(Dataset entries)
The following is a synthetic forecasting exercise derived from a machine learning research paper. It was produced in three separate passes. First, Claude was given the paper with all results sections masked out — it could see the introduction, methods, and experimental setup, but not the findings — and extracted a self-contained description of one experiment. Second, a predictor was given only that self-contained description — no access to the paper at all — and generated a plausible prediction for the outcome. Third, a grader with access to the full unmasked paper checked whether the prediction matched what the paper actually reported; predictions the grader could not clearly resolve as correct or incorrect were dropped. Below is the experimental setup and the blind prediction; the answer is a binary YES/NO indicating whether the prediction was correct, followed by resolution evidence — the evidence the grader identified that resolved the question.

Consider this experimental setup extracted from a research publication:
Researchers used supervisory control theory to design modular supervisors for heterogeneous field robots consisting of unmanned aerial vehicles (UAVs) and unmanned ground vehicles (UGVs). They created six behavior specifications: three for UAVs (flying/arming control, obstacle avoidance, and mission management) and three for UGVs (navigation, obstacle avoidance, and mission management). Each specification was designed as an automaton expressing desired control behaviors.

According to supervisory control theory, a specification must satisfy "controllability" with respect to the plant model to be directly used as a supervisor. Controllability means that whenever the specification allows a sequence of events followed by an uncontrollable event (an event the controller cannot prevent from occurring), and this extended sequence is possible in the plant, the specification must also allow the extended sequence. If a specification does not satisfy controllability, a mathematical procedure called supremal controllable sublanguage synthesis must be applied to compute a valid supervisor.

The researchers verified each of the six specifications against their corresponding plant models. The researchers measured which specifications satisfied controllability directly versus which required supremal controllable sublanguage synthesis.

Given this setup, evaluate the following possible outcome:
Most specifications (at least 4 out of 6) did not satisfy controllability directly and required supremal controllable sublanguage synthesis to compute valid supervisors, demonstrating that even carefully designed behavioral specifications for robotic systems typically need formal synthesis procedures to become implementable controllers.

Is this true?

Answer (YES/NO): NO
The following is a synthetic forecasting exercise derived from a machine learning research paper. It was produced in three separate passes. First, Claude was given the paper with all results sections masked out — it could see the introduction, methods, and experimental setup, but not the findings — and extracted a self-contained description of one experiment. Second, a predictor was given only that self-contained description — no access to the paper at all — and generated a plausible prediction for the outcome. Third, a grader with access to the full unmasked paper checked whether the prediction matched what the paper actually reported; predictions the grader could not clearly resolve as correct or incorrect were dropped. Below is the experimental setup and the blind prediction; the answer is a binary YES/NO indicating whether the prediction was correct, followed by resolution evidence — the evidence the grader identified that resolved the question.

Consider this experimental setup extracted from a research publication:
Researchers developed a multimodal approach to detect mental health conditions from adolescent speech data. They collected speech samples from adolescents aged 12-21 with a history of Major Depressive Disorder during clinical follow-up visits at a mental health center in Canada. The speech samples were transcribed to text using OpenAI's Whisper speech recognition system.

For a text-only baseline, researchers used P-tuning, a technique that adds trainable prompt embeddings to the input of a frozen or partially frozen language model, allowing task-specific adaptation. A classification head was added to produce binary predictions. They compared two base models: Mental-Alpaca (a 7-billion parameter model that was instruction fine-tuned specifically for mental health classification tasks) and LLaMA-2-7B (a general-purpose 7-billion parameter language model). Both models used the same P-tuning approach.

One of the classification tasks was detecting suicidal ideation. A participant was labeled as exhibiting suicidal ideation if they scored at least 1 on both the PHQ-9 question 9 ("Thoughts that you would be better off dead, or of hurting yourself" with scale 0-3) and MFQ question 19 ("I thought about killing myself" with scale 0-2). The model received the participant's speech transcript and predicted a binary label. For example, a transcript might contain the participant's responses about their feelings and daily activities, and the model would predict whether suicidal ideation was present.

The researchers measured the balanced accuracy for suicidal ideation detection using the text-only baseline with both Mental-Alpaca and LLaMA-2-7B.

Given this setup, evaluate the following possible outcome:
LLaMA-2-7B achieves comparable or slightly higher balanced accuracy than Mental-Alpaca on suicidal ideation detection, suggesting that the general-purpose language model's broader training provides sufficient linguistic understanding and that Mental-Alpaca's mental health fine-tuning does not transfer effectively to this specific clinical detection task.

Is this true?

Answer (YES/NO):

#### Exercise objective
All records above are to be output again exactly as they stand.

#### Result of the task
The following is a synthetic forecasting exercise derived from a machine learning research paper. It was produced in three separate passes. First, Claude was given the paper with all results sections masked out — it could see the introduction, methods, and experimental setup, but not the findings — and extracted a self-contained description of one experiment. Second, a predictor was given only that self-contained description — no access to the paper at all — and generated a plausible prediction for the outcome. Third, a grader with access to the full unmasked paper checked whether the prediction matched what the paper actually reported; predictions the grader could not clearly resolve as correct or incorrect were dropped. Below is the experimental setup and the blind prediction; the answer is a binary YES/NO indicating whether the prediction was correct, followed by resolution evidence — the evidence the grader identified that resolved the question.

Consider this experimental setup extracted from a research publication:
Researchers used supervisory control theory to design modular supervisors for heterogeneous field robots consisting of unmanned aerial vehicles (UAVs) and unmanned ground vehicles (UGVs). They created six behavior specifications: three for UAVs (flying/arming control, obstacle avoidance, and mission management) and three for UGVs (navigation, obstacle avoidance, and mission management). Each specification was designed as an automaton expressing desired control behaviors.

According to supervisory control theory, a specification must satisfy "controllability" with respect to the plant model to be directly used as a supervisor. Controllability means that whenever the specification allows a sequence of events followed by an uncontrollable event (an event the controller cannot prevent from occurring), and this extended sequence is possible in the plant, the specification must also allow the extended sequence. If a specification does not satisfy controllability, a mathematical procedure called supremal controllable sublanguage synthesis must be applied to compute a valid supervisor.

The researchers verified each of the six specifications against their corresponding plant models. The researchers measured which specifications satisfied controllability directly versus which required supremal controllable sublanguage synthesis.

Given this setup, evaluate the following possible outcome:
Most specifications (at least 4 out of 6) did not satisfy controllability directly and required supremal controllable sublanguage synthesis to compute valid supervisors, demonstrating that even carefully designed behavioral specifications for robotic systems typically need formal synthesis procedures to become implementable controllers.

Is this true?

Answer (YES/NO): NO
The following is a synthetic forecasting exercise derived from a machine learning research paper. It was produced in three separate passes. First, Claude was given the paper with all results sections masked out — it could see the introduction, methods, and experimental setup, but not the findings — and extracted a self-contained description of one experiment. Second, a predictor was given only that self-contained description — no access to the paper at all — and generated a plausible prediction for the outcome. Third, a grader with access to the full unmasked paper checked whether the prediction matched what the paper actually reported; predictions the grader could not clearly resolve as correct or incorrect were dropped. Below is the experimental setup and the blind prediction; the answer is a binary YES/NO indicating whether the prediction was correct, followed by resolution evidence — the evidence the grader identified that resolved the question.

Consider this experimental setup extracted from a research publication:
Researchers developed a multimodal approach to detect mental health conditions from adolescent speech data. They collected speech samples from adolescents aged 12-21 with a history of Major Depressive Disorder during clinical follow-up visits at a mental health center in Canada. The speech samples were transcribed to text using OpenAI's Whisper speech recognition system.

For a text-only baseline, researchers used P-tuning, a technique that adds trainable prompt embeddings to the input of a frozen or partially frozen language model, allowing task-specific adaptation. A classification head was added to produce binary predictions. They compared two base models: Mental-Alpaca (a 7-billion parameter model that was instruction fine-tuned specifically for mental health classification tasks) and LLaMA-2-7B (a general-purpose 7-billion parameter language model). Both models used the same P-tuning approach.

One of the classification tasks was detecting suicidal ideation. A participant was labeled as exhibiting suicidal ideation if they scored at least 1 on both the PHQ-9 question 9 ("Thoughts that you would be better off dead, or of hurting yourself" with scale 0-3) and MFQ question 19 ("I thought about killing myself" with scale 0-2). The model received the participant's speech transcript and predicted a binary label. For example, a transcript might contain the participant's responses about their feelings and daily activities, and the model would predict whether suicidal ideation was present.

The researchers measured the balanced accuracy for suicidal ideation detection using the text-only baseline with both Mental-Alpaca and LLaMA-2-7B.

Given this setup, evaluate the following possible outcome:
LLaMA-2-7B achieves comparable or slightly higher balanced accuracy than Mental-Alpaca on suicidal ideation detection, suggesting that the general-purpose language model's broader training provides sufficient linguistic understanding and that Mental-Alpaca's mental health fine-tuning does not transfer effectively to this specific clinical detection task.

Is this true?

Answer (YES/NO):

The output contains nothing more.